After 2 years of AI-assisted coding, I automated the one thing that actually improved quality: AI Pair Programming
Source: Dev.to
After nearly two years of AI‑assisted development—from ChatGPT 3.5 to Claude Code—I kept hitting the same problem: every model makes mistakes it can’t catch. Inspired by pair programming and the Ralph Loop, I built a dual‑agent workflow where one agent writes and another reviews. Last week, a PR written entirely by the two agents was merged into a 15 k‑star open‑source Electron project after three rounds of maintainer feedback. I don’t write TypeScript.
Background: AI‑Assisted Programming
I started with ChatGPT 3.5 generating snippets, then moved through Claude, Cursor, TRAE, and eventually fell in love with Claude Code. While Claude Code excels at architecture, it skips error handling when the context gets long and becomes sloppy on defensive code in later turns.
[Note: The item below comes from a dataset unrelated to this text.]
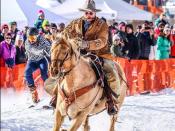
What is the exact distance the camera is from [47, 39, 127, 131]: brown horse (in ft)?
25.6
The pattern is consistent: a single agent can’t reliably catch its own mistakes—it writes code and judges whether that code is good, like grading its own exam.
Pair Programming
Pair programming was formalized by Kent Beck as part of Extreme Programming (XP) in the late 1990s. The core idea is simple:
- Two developers share one workstation.
- One driver writes code.
- One navigator watches, catches mistakes in real time, questions design decisions, and keeps the big picture in focus.
Research consistently shows that pair programming produces fewer defects and better designs, despite the perception that it “wastes” half the developers.
The Ralph Loop
The Ralph Loop (by Geoffrey Huntley) wraps a coding agent in an external loop so it keeps iterating. This powerful idea gave me the push to automate my dual‑agent workflow.
Dual‑Agent Workflow
- Author agent analyzes feedback, writes fixes, and runs tests.
- Reviewer agent reviews the diffs, verifies correctness, and confirms type safety.
The agents iterate until the reviewer has nothing left to flag.
Example Issues Fixed
- Double
super.kill()race condition → added an idempotent guard. - Swallowed errors (
.catch(() => {})) → now log warnings. treeKilldiscrepancy → PR description aligned with upstream implementation.
Case Study: AionUI PR
I applied this workflow to fork AionUI (≈ 15 k ⭐ Electron + React app) into an internal AI assistant for my company:
- 30 commits, zero manual code.
- Full rebrand, core engine rewrite, database migration, CI/CD rebuild—all done through the dual‑agent loop.
When the maintainer provided feedback, I pointed the two agents at the issues. The author agent wrote the fixes, the reviewer agent validated them, and after a few rounds the PR merged with 133/133 tests passing. I watched but didn’t write a single line of code.
Community Feedback
After I posted about this, another developer—Hwee‑Boon Yar, an indie dev with 30 years of experience—shared a similar approach: a skill that shells out to a second agent for review, looping until the reviewer has nothing left to flag. It’s lighter, works within a single session, and trades off some automation for simplicity. The core insight is the same.
Limitations & What Doesn’t Work
- The AI coding conversation is often too focused on generation and not enough on review.
- Benchmarks tend to measure how fast and how much code models can produce, but rarely ask who checks it.
Getting Started
npm i -g ralph-lisa-loop
The tool is early‑stage but already used daily for real work, not just demos.
Conclusion
If you’ve been doing AI coding and hitting that frustrating “almost right, but not quite” problem—you’re not alone. A dual‑agent loop can help, or at least inspire your own approach. The failure modes are often more interesting than the successes, and I’m happy to discuss them.